Modern Talking: Key-Point Analysis using Modern Natural Language Processing
Participation at the Quantitative Summarization – Key Point Analysis Shared Task (data on GitHub).
First, install Python 3.9 or higher and then clone this repository. From inside the repository directory, create a virtual environment and activate it:
python3.9 -m venv venv/
source venv/bin/activate
Then, install the test dependencies:
pip install -e .
Run a pipeline to train and evaluate a matcher with respect to a given metric:
python -m modern_talking [MATCHER] [MATCHER_OPTIONS] [METRIC]
This will automatically download all datasets, train the matcher on the train set and evaluate the metric for predicted labels on the dev and test set (test evaluation will be skipped if test labels are unknown).

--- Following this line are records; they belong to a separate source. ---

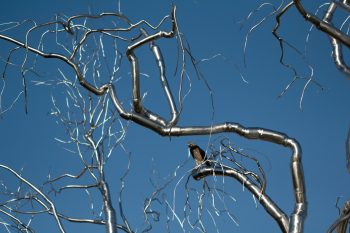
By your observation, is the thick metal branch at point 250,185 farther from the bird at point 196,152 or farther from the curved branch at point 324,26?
the curved branch at point 324,26

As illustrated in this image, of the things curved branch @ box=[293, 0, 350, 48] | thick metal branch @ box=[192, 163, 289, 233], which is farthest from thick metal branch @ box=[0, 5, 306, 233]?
curved branch @ box=[293, 0, 350, 48]

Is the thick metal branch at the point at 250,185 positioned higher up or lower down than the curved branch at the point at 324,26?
lower down

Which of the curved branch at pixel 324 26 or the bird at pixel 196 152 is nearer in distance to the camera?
the curved branch at pixel 324 26

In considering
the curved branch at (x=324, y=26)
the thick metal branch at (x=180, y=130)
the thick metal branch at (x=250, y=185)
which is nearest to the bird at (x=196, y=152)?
the thick metal branch at (x=250, y=185)

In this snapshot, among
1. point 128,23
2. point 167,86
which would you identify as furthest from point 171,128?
point 128,23

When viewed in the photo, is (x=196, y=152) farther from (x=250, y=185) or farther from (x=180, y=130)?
(x=180, y=130)

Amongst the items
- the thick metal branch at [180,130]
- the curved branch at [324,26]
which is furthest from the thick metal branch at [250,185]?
the curved branch at [324,26]

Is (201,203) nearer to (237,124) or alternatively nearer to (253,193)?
(253,193)

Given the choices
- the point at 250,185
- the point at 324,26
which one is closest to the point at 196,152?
the point at 250,185

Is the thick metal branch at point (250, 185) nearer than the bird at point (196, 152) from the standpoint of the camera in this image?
Yes

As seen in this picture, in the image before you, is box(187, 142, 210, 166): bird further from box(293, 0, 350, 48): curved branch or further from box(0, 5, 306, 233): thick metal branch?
box(293, 0, 350, 48): curved branch

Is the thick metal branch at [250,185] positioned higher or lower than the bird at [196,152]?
lower

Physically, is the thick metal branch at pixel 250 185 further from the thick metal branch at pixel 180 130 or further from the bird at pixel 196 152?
the bird at pixel 196 152

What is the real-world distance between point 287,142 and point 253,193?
27 cm
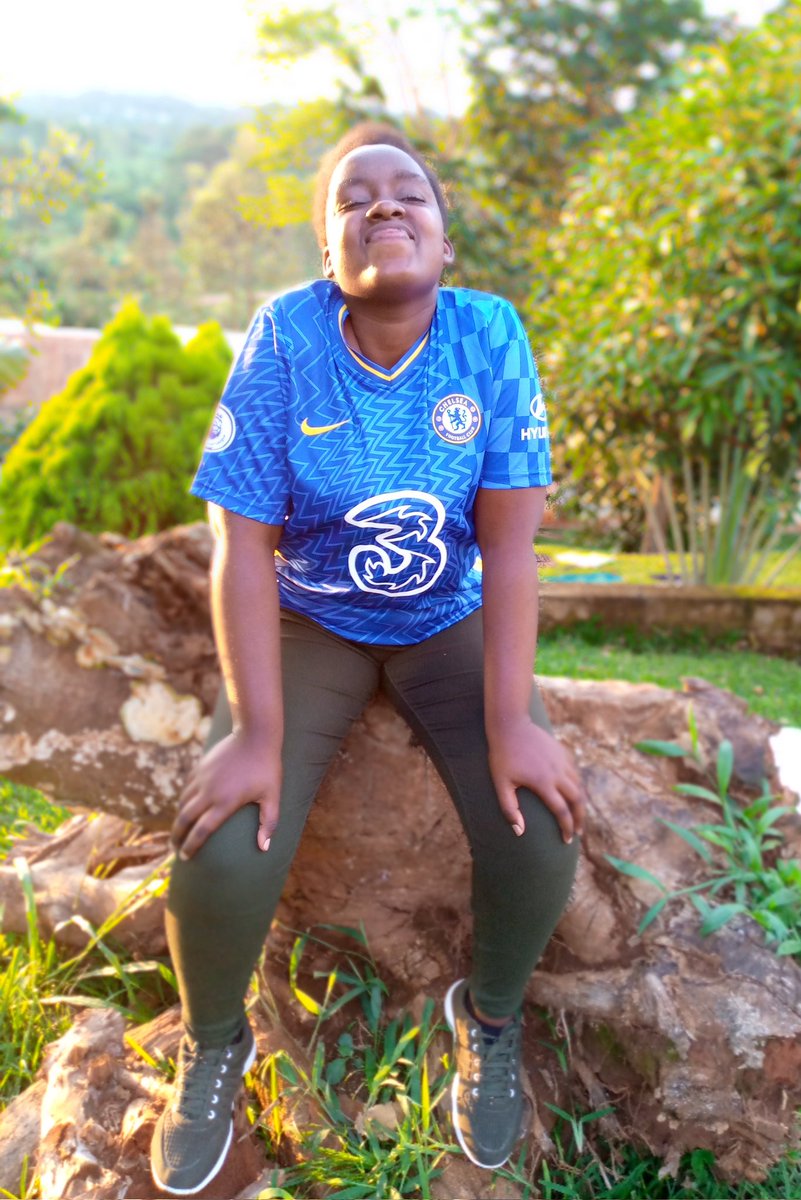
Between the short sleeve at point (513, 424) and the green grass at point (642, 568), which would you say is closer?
the short sleeve at point (513, 424)

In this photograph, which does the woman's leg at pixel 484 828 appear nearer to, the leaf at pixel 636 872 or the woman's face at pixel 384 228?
the leaf at pixel 636 872

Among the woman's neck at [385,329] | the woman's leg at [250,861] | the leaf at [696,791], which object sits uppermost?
the woman's neck at [385,329]

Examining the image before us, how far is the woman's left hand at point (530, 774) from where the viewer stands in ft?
5.08

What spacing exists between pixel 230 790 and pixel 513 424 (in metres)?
0.78

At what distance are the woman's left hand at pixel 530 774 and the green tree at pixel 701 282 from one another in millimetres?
3130

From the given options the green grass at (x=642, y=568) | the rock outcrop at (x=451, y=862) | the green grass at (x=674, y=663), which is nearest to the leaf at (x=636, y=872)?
the rock outcrop at (x=451, y=862)

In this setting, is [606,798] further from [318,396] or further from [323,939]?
[318,396]

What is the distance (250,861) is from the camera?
4.90 ft

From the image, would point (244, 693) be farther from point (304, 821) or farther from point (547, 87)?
point (547, 87)

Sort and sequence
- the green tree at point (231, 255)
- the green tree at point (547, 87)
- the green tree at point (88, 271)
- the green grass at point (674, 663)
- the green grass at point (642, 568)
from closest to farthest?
the green grass at point (674, 663) → the green grass at point (642, 568) → the green tree at point (547, 87) → the green tree at point (88, 271) → the green tree at point (231, 255)

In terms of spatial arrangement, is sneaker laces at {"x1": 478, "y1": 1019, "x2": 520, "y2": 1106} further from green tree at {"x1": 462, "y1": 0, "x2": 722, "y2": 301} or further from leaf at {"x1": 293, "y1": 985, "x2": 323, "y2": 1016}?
green tree at {"x1": 462, "y1": 0, "x2": 722, "y2": 301}

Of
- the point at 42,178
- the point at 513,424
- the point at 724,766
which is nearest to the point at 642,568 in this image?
the point at 724,766

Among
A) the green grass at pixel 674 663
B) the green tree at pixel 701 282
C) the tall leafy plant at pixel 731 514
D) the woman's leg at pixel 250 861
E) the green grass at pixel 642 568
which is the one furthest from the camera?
the green grass at pixel 642 568

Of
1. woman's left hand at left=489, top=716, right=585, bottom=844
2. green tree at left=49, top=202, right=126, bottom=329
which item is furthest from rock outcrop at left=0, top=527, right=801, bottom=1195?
green tree at left=49, top=202, right=126, bottom=329
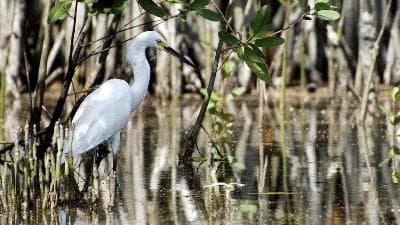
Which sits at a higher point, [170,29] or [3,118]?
[170,29]

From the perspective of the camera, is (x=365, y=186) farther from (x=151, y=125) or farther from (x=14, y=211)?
(x=151, y=125)

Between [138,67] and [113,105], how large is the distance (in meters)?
0.47

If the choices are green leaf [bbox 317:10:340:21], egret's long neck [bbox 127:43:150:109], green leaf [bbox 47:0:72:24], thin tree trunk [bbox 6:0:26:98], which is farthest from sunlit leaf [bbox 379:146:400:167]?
thin tree trunk [bbox 6:0:26:98]

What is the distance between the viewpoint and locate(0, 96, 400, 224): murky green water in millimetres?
6996

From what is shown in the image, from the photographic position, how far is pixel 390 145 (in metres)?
10.7

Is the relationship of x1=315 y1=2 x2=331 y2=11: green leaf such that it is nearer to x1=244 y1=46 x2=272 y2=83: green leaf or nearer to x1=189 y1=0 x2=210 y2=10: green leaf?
x1=244 y1=46 x2=272 y2=83: green leaf

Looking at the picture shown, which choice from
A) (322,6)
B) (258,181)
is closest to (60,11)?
(322,6)

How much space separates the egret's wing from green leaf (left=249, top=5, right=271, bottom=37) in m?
1.25

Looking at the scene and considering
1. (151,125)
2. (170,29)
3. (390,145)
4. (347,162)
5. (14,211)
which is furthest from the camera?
(170,29)

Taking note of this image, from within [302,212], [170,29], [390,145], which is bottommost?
[302,212]

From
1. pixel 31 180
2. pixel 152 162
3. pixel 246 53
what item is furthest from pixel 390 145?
pixel 31 180

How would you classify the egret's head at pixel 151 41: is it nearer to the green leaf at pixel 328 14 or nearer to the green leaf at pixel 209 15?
the green leaf at pixel 209 15

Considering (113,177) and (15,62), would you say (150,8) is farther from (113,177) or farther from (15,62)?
(15,62)

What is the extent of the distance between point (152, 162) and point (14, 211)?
111 inches
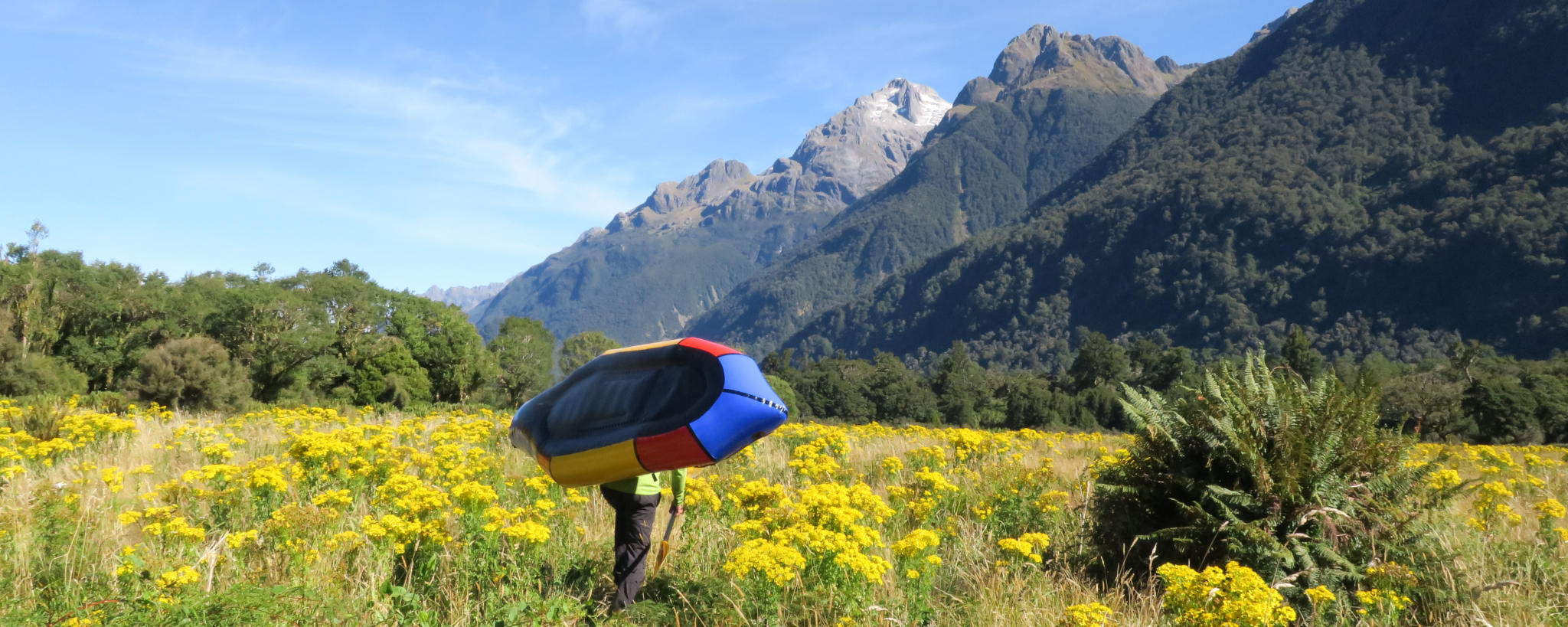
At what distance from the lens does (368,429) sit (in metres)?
9.73

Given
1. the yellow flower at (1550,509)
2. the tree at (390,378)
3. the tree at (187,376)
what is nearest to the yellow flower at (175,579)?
the yellow flower at (1550,509)

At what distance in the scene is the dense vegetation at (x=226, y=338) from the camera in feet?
100

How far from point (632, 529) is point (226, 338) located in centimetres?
4956

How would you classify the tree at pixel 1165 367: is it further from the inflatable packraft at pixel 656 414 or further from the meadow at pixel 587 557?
the inflatable packraft at pixel 656 414

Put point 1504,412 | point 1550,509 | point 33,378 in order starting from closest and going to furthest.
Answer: point 1550,509
point 33,378
point 1504,412

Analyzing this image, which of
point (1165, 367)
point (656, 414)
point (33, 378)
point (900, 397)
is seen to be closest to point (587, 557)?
point (656, 414)

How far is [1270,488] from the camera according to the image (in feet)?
14.3

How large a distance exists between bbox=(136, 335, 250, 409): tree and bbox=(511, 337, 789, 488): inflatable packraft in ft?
103

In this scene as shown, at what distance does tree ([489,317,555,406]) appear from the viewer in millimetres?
68000

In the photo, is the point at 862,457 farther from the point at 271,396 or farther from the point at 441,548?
the point at 271,396

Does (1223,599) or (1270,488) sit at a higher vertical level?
(1270,488)

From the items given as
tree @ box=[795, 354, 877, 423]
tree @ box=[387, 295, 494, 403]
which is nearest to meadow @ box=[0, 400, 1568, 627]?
tree @ box=[387, 295, 494, 403]

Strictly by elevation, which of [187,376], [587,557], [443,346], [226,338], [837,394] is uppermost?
[226,338]

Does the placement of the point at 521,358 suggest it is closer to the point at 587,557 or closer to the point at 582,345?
the point at 582,345
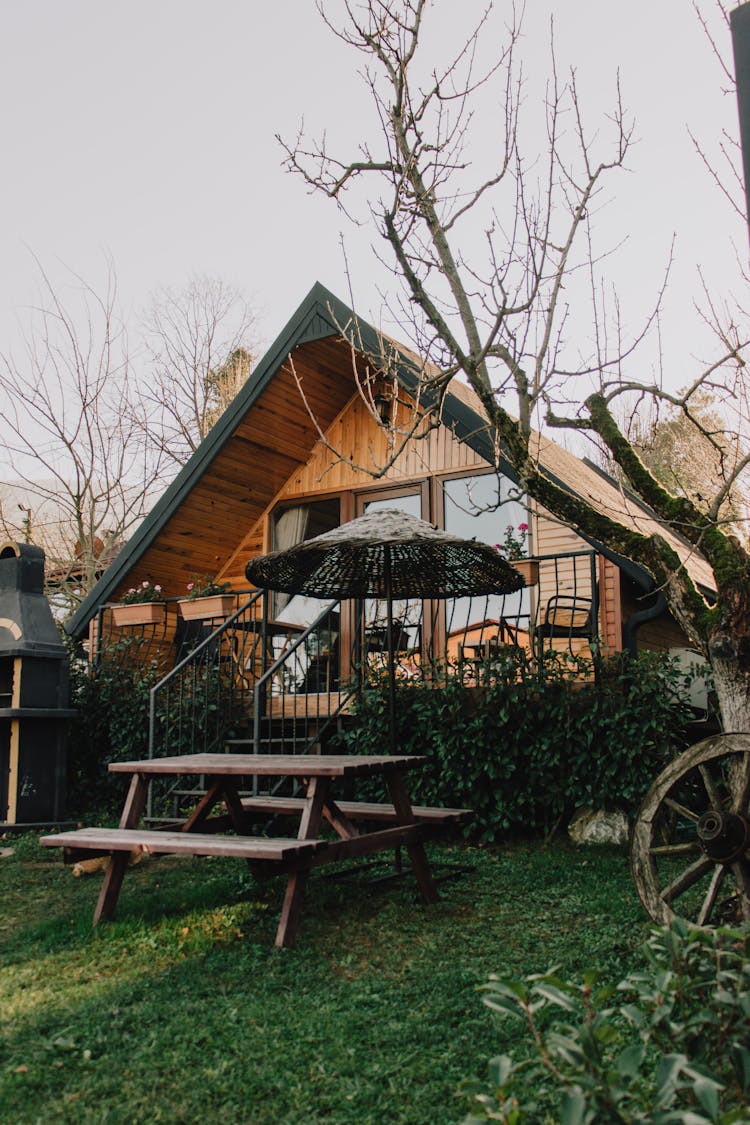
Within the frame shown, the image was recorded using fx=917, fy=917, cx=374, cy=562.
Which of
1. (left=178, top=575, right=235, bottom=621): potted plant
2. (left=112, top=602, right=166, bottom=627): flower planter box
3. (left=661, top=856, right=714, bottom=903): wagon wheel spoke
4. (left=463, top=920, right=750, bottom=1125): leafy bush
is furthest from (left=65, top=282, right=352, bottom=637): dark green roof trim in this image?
(left=463, top=920, right=750, bottom=1125): leafy bush

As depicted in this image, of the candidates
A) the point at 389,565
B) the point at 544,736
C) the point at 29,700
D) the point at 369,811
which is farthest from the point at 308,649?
the point at 369,811

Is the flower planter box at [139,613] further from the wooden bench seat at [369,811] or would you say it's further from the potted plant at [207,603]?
the wooden bench seat at [369,811]

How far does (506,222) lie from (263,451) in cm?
487

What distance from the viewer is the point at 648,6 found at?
532 cm

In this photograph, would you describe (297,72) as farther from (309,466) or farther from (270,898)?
(270,898)

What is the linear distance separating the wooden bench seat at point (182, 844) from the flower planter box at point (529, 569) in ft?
11.8

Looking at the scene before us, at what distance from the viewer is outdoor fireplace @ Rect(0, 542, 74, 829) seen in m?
7.87

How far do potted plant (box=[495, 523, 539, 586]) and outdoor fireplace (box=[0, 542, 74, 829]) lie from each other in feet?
13.5

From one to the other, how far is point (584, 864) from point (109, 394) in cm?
1236

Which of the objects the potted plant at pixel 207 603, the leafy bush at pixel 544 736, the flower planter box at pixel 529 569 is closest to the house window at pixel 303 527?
the potted plant at pixel 207 603

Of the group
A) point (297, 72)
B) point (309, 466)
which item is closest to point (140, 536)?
point (309, 466)

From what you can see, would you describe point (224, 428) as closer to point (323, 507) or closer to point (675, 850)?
point (323, 507)

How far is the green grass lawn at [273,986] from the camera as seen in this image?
8.73 feet

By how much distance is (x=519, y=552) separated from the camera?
8.17m
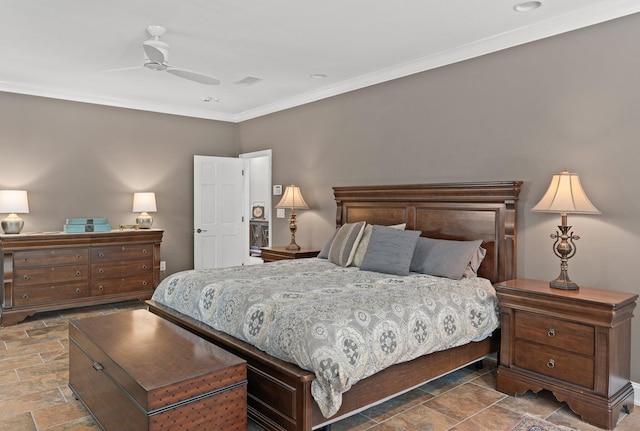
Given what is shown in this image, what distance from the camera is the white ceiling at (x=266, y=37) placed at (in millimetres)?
3119

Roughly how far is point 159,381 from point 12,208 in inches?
160

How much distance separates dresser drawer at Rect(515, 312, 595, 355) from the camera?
108 inches

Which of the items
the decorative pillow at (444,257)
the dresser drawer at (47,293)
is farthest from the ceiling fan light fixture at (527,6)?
the dresser drawer at (47,293)

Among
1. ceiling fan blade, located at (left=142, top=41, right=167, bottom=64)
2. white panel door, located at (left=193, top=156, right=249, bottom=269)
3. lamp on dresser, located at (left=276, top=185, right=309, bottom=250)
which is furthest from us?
white panel door, located at (left=193, top=156, right=249, bottom=269)

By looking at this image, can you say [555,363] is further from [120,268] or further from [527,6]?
[120,268]

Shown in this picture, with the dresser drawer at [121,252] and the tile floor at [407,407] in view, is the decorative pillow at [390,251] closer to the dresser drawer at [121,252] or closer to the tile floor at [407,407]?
the tile floor at [407,407]

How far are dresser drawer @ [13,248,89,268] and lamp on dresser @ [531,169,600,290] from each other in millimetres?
4803

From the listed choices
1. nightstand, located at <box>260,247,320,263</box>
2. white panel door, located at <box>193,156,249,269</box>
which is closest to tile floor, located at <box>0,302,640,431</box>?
nightstand, located at <box>260,247,320,263</box>

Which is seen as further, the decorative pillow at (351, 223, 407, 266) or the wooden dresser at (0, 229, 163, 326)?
the wooden dresser at (0, 229, 163, 326)

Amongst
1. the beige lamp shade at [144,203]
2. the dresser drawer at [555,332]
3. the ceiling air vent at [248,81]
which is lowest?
the dresser drawer at [555,332]

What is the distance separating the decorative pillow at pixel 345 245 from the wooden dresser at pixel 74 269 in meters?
2.66

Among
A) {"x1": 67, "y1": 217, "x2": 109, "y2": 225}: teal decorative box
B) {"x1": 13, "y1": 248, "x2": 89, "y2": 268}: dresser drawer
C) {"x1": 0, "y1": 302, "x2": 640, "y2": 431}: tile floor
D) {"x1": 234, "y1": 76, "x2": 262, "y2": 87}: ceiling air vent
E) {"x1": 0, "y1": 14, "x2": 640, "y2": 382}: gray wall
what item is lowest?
{"x1": 0, "y1": 302, "x2": 640, "y2": 431}: tile floor

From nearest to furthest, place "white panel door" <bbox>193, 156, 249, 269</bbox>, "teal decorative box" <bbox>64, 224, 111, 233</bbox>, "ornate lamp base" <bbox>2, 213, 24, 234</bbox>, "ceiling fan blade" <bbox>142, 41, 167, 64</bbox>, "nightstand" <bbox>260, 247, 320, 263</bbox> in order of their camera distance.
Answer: "ceiling fan blade" <bbox>142, 41, 167, 64</bbox> < "ornate lamp base" <bbox>2, 213, 24, 234</bbox> < "nightstand" <bbox>260, 247, 320, 263</bbox> < "teal decorative box" <bbox>64, 224, 111, 233</bbox> < "white panel door" <bbox>193, 156, 249, 269</bbox>

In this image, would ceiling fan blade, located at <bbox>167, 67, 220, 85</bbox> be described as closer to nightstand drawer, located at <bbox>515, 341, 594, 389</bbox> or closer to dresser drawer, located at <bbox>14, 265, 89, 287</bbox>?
dresser drawer, located at <bbox>14, 265, 89, 287</bbox>
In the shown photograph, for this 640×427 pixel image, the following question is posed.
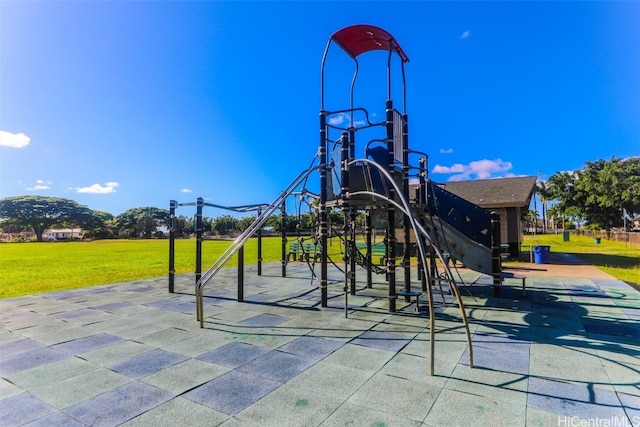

Predicted labels are also saved to data/out/predictions-[MATCHER].json
in JSON format as described in the shared task documentation.
List available matchers with:
python -m modern_talking --help
List individual matcher's options with:
python -m modern_talking [MATCHER] --help
Term overlap baseline:
python -m modern_talking term-overlap map
Term overlap baseline (with preprocessing):
python -m modern_talking term-overlap --stemming --stop-words --custom-stop-words --synonyms map
BERT classifier:
python -m modern_talking transformers --type bert --name bert-base-uncased map
Evaluate predicted matches in JSON format:
python modern_talking/evaluation/track_1_kp_matching.py data/ data/out/predictions-[METRIC]-[MATCHER].json
Replace data/out/predictions-[METRIC]-[MATCHER].json
with the path to a file containing predicted matches in JSON format as described in the shared task documentation.
Run all unit tests:
pytest
This repository is licensed under the MIT License except for the evaluation script from the shared tasks organizers, licensed under the Apache License 2.0.